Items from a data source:
Start of Block

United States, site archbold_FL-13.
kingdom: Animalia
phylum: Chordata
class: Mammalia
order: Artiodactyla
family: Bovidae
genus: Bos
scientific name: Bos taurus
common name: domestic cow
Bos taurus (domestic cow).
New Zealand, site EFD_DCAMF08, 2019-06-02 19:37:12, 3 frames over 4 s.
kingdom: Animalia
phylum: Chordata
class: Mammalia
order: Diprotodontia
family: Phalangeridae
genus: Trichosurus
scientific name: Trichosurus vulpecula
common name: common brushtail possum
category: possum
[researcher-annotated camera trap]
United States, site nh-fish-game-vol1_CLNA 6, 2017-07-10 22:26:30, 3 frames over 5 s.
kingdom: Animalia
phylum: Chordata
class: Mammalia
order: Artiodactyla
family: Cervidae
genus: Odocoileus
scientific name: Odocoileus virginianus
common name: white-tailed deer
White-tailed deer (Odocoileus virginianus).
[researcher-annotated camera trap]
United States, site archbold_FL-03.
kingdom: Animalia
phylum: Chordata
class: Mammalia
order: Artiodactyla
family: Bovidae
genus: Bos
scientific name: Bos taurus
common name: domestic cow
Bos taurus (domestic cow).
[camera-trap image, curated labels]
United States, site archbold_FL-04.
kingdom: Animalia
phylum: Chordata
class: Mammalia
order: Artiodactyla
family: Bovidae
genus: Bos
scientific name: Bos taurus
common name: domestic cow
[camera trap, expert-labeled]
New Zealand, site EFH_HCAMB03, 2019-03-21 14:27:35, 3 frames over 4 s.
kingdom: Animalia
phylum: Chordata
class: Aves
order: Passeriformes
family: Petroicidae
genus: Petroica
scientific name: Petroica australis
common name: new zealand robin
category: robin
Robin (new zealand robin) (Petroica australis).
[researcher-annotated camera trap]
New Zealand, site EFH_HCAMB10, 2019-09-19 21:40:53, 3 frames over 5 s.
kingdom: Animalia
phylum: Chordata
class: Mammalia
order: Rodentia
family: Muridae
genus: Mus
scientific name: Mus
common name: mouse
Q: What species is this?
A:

End of Block

:: Required work ::
Scan the lines above, and whenever one holds the string "frames", copy it.

:: Result for this exercise ::
New Zealand, site EFD_DCAMF08, 2019-06-02 19:37:12, 3 frames over 4 s.
United States, site nh-fish-game-vol1_CLNA 6, 2017-07-10 22:26:30, 3 frames over 5 s.
New Zealand, site EFH_HCAMB03, 2019-03-21 14:27:35, 3 frames over 4 s.
New Zealand, site EFH_HCAMB10, 2019-09-19 21:40:53, 3 frames over 5 s.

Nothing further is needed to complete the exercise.